[Your goal] Please express the rows as a two-column CSV with columns input and output, one CSV line per row, putting its text and its answer each in one quoted field with line breaks turned into spaces. Begin at the line that has "Would [168,509] be", stop at the end of the rows, and leave the pictures out.

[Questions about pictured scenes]
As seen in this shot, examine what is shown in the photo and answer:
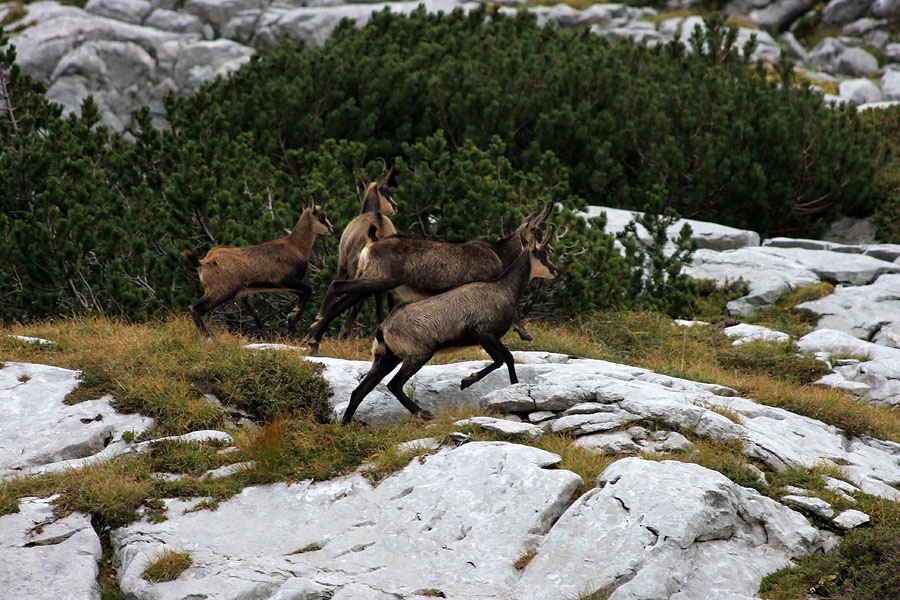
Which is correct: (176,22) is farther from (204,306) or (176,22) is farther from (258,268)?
(204,306)

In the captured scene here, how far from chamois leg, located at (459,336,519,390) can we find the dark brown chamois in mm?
2006

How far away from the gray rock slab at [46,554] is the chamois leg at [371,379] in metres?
2.43

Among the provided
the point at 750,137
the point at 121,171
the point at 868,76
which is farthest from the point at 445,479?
the point at 868,76

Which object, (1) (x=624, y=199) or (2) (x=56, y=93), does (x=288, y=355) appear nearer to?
(1) (x=624, y=199)

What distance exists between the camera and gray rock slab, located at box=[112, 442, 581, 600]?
5793 millimetres

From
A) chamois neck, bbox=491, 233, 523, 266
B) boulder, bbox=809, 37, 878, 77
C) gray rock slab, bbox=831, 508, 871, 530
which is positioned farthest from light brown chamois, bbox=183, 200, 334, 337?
boulder, bbox=809, 37, 878, 77

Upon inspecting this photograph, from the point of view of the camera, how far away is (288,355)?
29.7 feet

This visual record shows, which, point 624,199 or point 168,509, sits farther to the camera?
point 624,199

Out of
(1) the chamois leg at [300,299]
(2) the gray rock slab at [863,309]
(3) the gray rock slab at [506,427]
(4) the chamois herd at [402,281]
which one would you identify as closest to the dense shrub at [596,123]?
(2) the gray rock slab at [863,309]

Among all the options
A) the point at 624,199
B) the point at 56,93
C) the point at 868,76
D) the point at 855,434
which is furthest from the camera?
the point at 868,76

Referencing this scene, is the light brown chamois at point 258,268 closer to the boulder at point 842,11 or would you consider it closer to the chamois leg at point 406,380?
the chamois leg at point 406,380

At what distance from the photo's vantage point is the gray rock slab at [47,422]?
7504 millimetres

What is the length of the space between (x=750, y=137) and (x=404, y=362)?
14.8 m

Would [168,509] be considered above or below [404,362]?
below
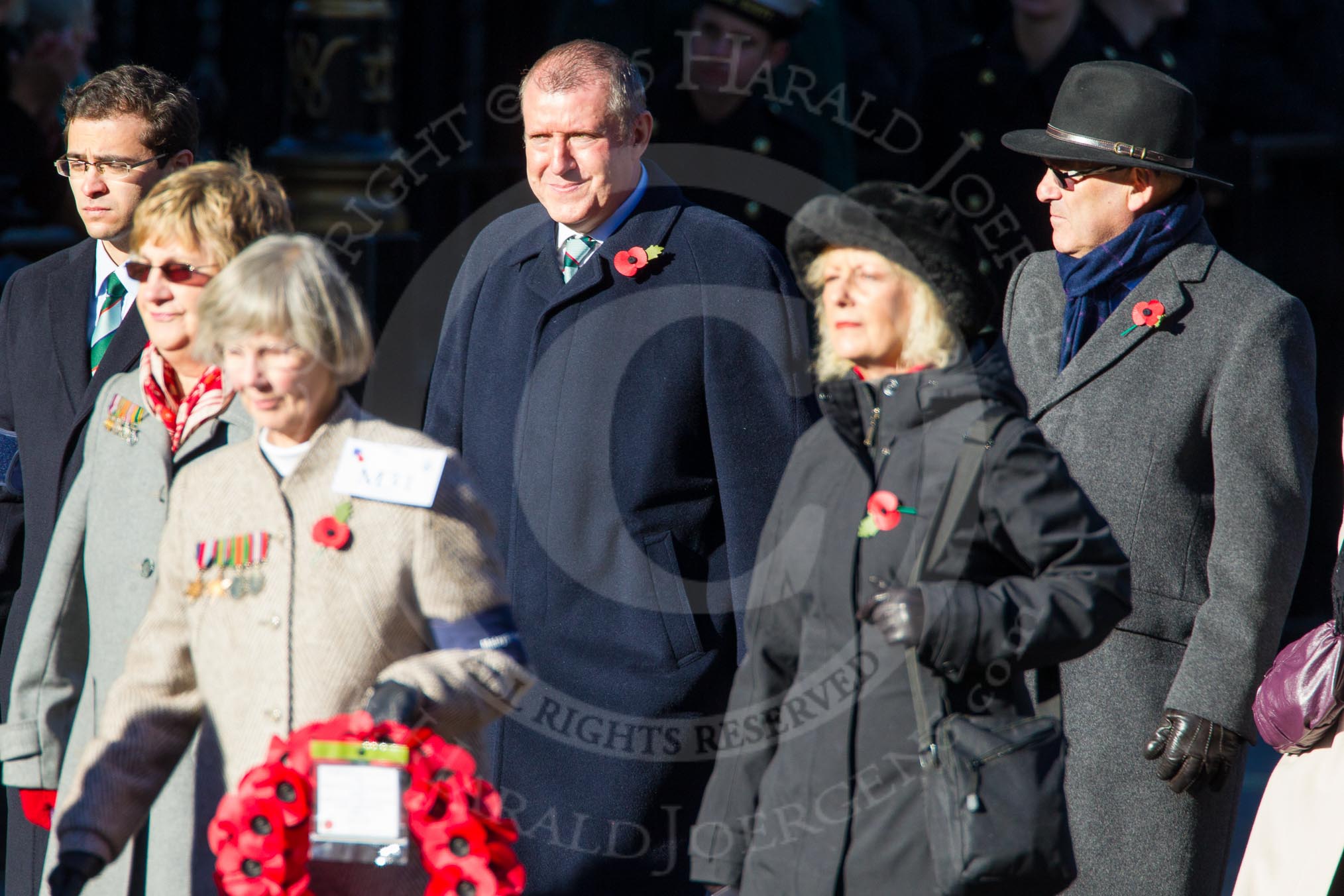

[Solution]
input,output
"Would [168,509] be considered above or below [404,362]?","below"